AMA Science Series, March 2017
Dr Jerry Dickens, Professor at Rice University, Texas and Co Chief Scientist on Joides Resolution Expedition 371, answered questions on the proposed drilling program;
“Finding the submerged continent of Zealandia.” Now 5 months later, at the midway point of the expedition, Jerry goes under the pump again, to answer your questions.
Reddit AMA session on Sept 1 at 5pm-7pm EST. Dr Gerry Dickens, talks about ocean drilling and “Zealandia” From onboard the JR
Some of the leading questions from AMA session in March 2017.
What is Zealandia?
Zealandia is a large region in the southwest Pacific Ocean underlain by continental crust. It includes New Zealand and New Caledonia, but also extensive regions underwater, such as the Lord Howe Rise, Challenger Plateau, etc.
Why is it mostly underwater?
In many places, the continental crust of Zealandia is extensively stretched, so it is much thinner than on other continents. Here, think about the principle of isostasy and the relative densities of continental crust, oceanic crust, and the mantle: the thinned Zealandia does not “float” as high as other continents.
What does this tell us about Earth history?
This is a great question, one partly addressed below. At the really basic level — how can a continent become so thin during rifting that it remains mostly submerged? This is a real challenge for the community that studies plate tectonics.
Why is Zealandia interesting for climate research?
One of the great problems in current Earth Science literature is the Early Eocene, nominally 50-53 million years ago (Ma). This is because Earth surface temperatures were nominally 10-12°C greater than today, and exceptionally warm at high latitudes.
All explanations to date involve elevated atmospheric pCO2, but the extreme high latitude temperatures remain an issue, even after considering differences in albedo (little or no “white” reflective ice at the poles during the early Eocene). Quite simply, our community has not been able to replicate such temperatures using climate models. There is also the issue of why pCO2 was so high.
■ ■ ■ ■ ■
• [Objective]:
Carry on the text about the Zealandia drilling expedition from its last sentence. This material has nothing to do with the Zealandia text.

[Items from a labeling collection]
■ ■ ■ ■ ■
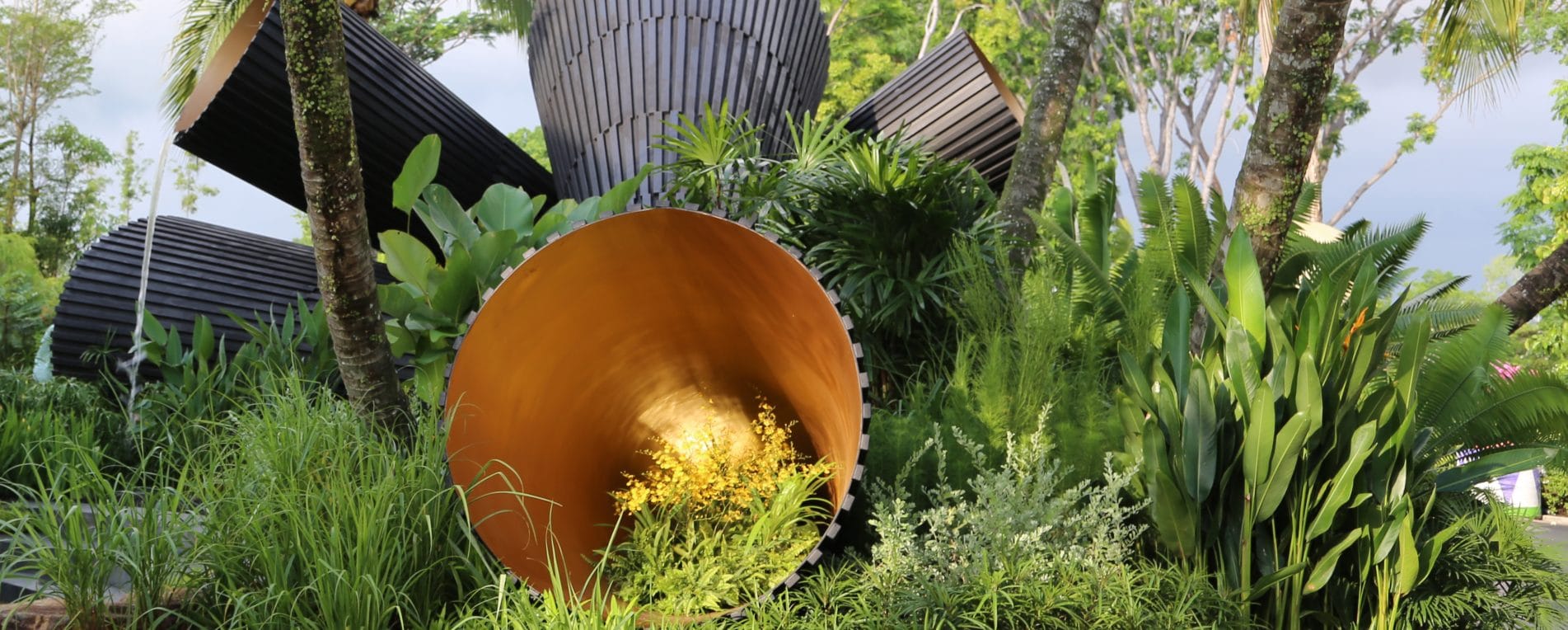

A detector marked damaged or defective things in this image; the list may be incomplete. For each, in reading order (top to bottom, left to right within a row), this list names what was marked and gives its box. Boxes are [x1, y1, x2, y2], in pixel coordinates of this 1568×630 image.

rusted corten steel [175, 0, 554, 244]
rusted corten steel [527, 0, 834, 205]
rusted corten steel [840, 32, 1022, 190]
rusted corten steel [49, 219, 382, 381]
rusted corten steel [445, 208, 870, 610]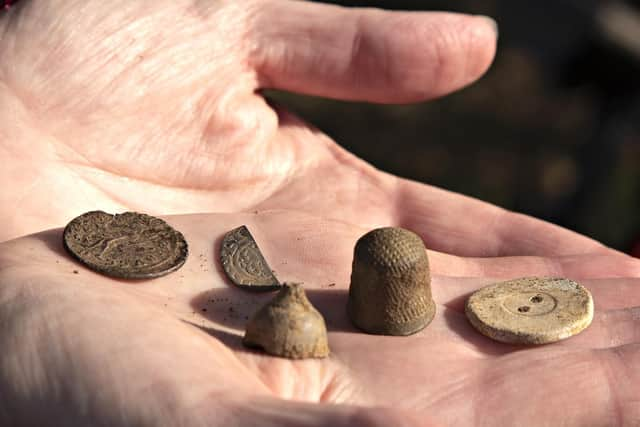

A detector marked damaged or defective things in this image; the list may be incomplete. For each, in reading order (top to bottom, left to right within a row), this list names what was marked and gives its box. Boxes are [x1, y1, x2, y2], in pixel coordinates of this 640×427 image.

corroded round coin [62, 211, 188, 280]
broken coin fragment [62, 211, 188, 280]
broken coin fragment [220, 226, 280, 292]
broken coin fragment [241, 284, 328, 362]
broken coin fragment [348, 227, 438, 338]
broken coin fragment [464, 278, 596, 344]
corroded round coin [464, 280, 596, 346]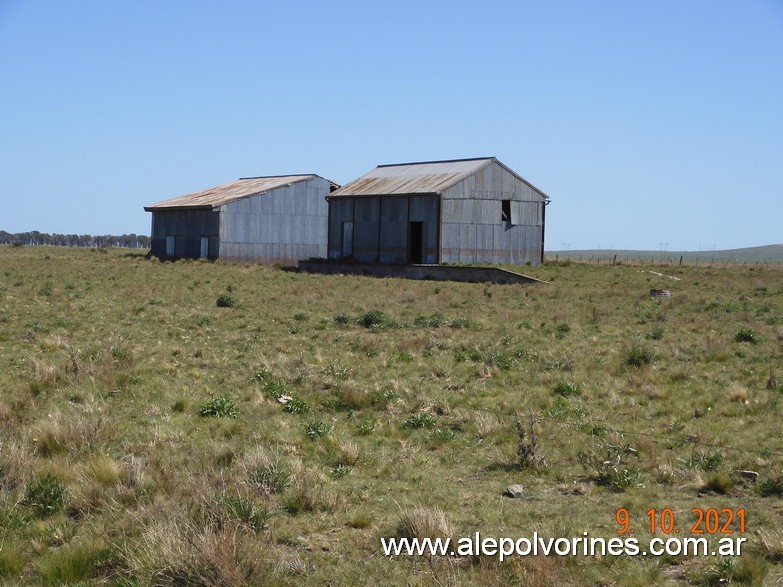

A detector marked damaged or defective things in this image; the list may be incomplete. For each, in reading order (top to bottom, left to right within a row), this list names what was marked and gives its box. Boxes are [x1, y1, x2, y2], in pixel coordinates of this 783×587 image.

rusty metal roof [145, 175, 332, 211]
rusty metal roof [330, 157, 496, 199]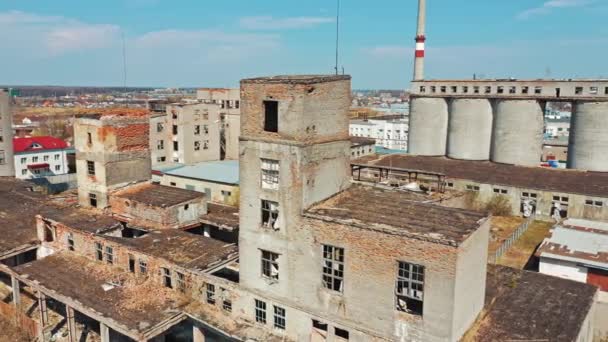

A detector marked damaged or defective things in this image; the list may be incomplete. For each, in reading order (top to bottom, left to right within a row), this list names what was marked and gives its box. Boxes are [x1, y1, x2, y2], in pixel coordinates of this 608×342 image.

broken window [262, 160, 280, 191]
broken window [262, 200, 280, 230]
broken window [262, 248, 280, 280]
broken window [320, 244, 344, 292]
broken window [394, 262, 422, 316]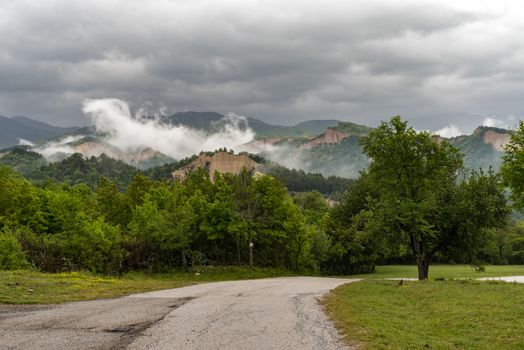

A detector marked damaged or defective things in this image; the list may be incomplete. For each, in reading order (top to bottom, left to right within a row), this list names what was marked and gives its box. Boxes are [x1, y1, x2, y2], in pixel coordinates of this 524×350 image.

cracked asphalt road [0, 278, 356, 348]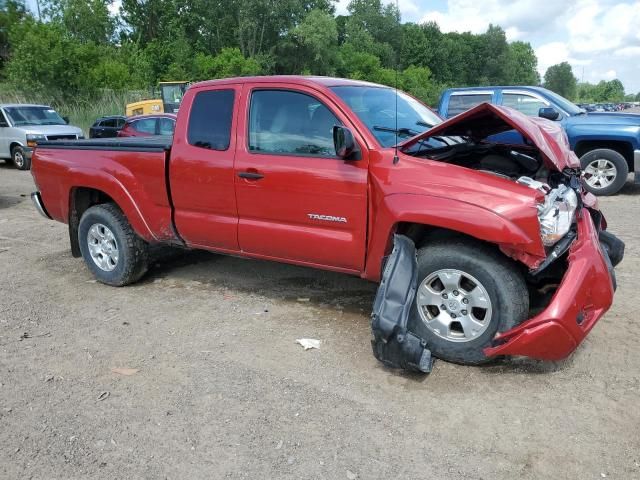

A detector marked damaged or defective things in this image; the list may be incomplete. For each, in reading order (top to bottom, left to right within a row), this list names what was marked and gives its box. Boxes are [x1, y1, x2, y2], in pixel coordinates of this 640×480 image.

damaged hood [402, 103, 584, 172]
detached wheel well [572, 141, 632, 171]
detached wheel well [69, 187, 116, 256]
cracked headlight housing [536, 183, 576, 246]
crushed fender [370, 234, 436, 374]
crumpled front bumper [484, 210, 620, 360]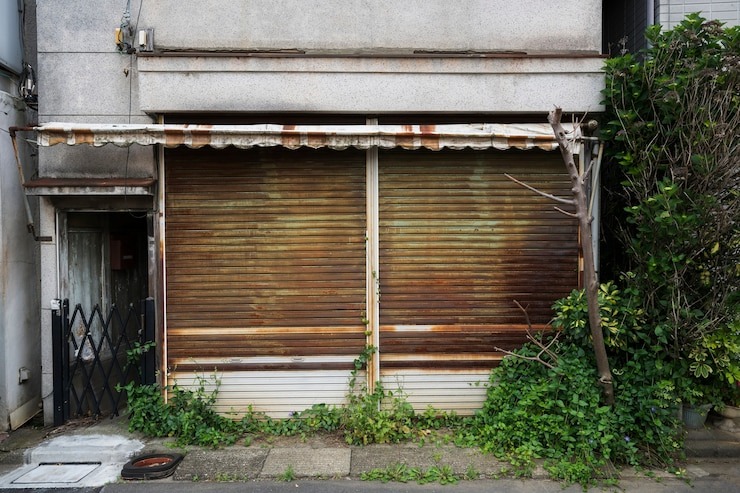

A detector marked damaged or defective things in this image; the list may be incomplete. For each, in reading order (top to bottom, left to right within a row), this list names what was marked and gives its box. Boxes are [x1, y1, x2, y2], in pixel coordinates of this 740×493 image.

rusty rolling shutter [165, 146, 368, 416]
rusted metal frame [366, 117, 382, 394]
rusty rolling shutter [378, 149, 580, 412]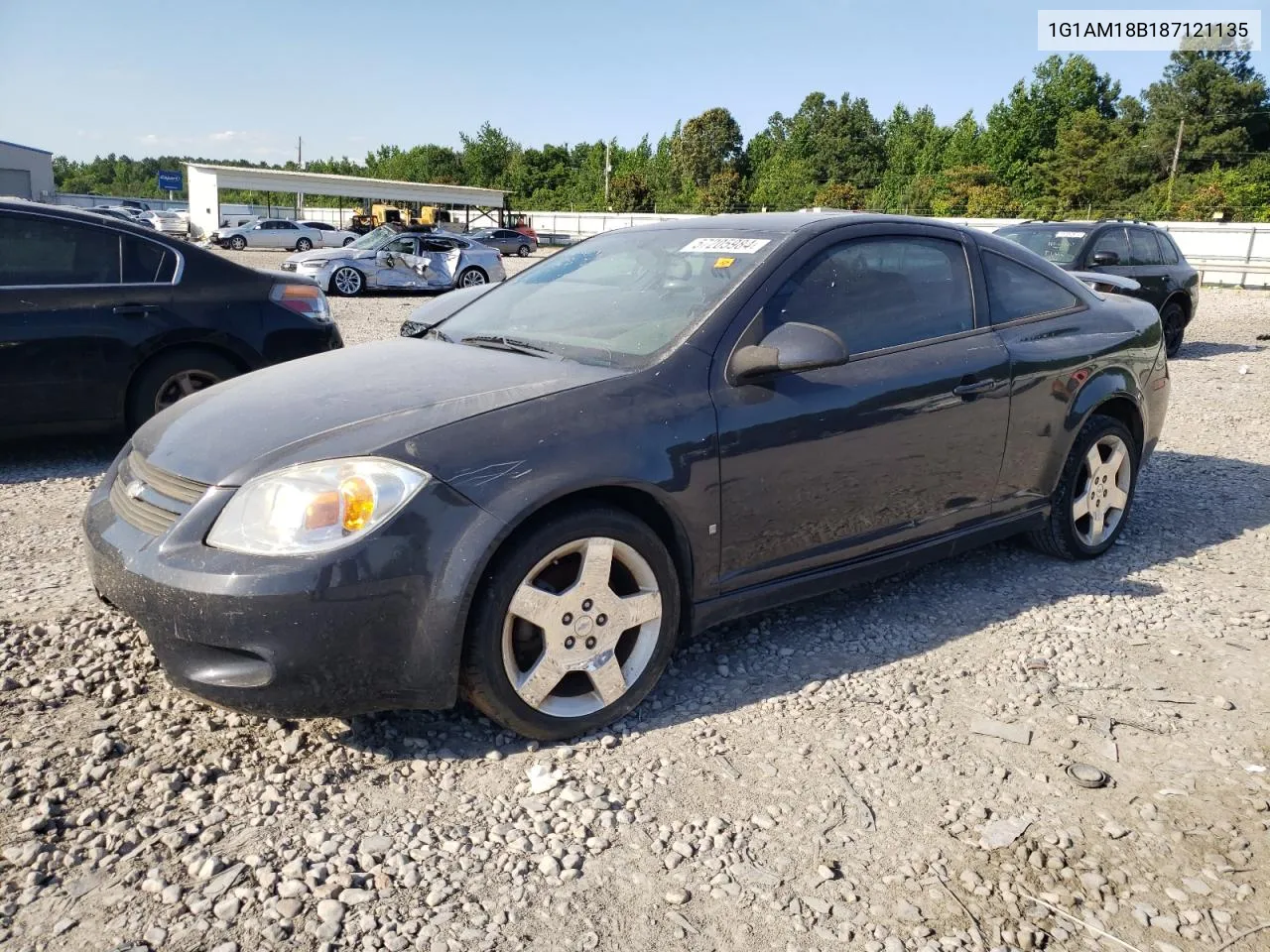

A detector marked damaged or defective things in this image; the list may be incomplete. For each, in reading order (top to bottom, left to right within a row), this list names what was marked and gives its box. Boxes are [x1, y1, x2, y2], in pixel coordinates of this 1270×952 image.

damaged car [283, 225, 505, 297]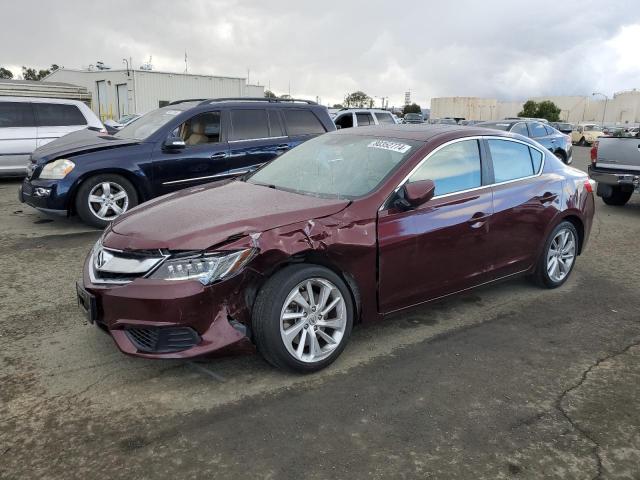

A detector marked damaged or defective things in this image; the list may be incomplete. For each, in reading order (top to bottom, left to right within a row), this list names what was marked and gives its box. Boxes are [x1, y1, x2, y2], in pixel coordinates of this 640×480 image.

crumpled hood [31, 128, 140, 164]
cracked headlight [40, 159, 75, 180]
crumpled hood [107, 182, 352, 251]
cracked headlight [150, 249, 255, 284]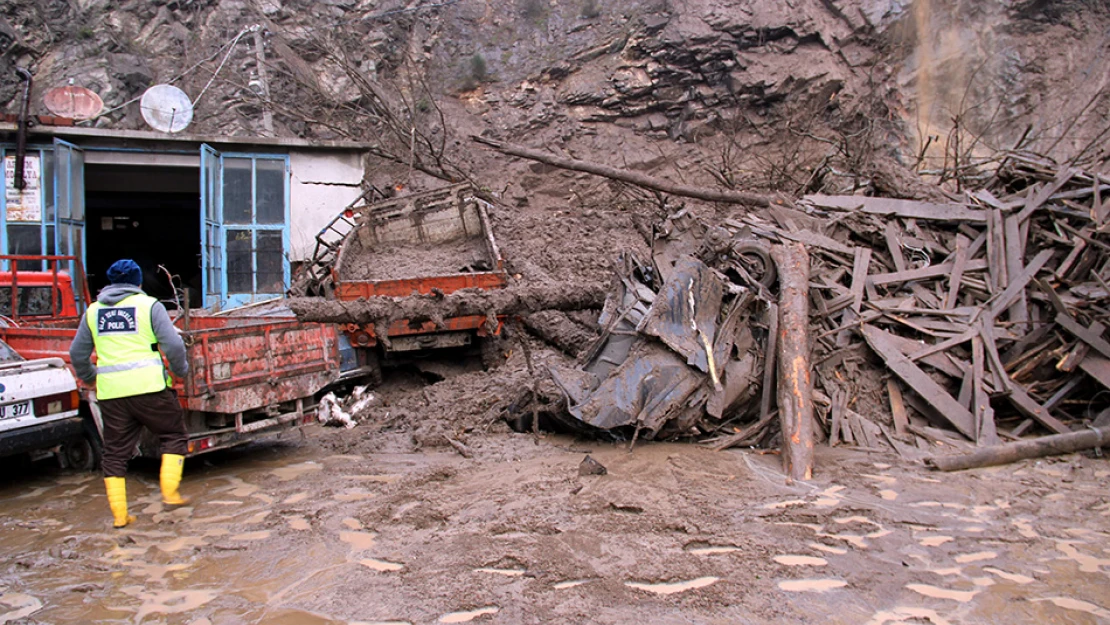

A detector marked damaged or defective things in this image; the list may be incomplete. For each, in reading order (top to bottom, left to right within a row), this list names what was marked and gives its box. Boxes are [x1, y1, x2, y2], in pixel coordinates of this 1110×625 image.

crushed vehicle [0, 255, 337, 459]
crushed vehicle [293, 183, 506, 384]
crushed vehicle [512, 207, 781, 441]
broken wooden beam [927, 424, 1110, 472]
■ ■ ■ ■ ■
• [Answer to the task]:
The most difficult early Eocene temperature records, account for are those generated from within and around New Zealand. Not only does the submerged portion of Zealandia have many early Eocene sediment sequences, but the past location and water depth of Zealandia may explain much of the data-model issues.
It is also possible that the tectonic history of Zealandia directly relates to the high pCO2. Notably, when Zealandia stopped separating from Australia (~53-50 Ma), subduction of began on the western side of the Pacific Plate. This subduction is mostly under oceanic basalt, rather than continental crust.
I should emphasize here that I when I state there are major problems in data-model comparisons for early Eocene climate, this is not a knock on either. It is simply that we cannot explain the available data with available models.
How long ago is this continent estimated to have gone underwater? Based on that, what evidence are you most hopeful to find to help answer that question?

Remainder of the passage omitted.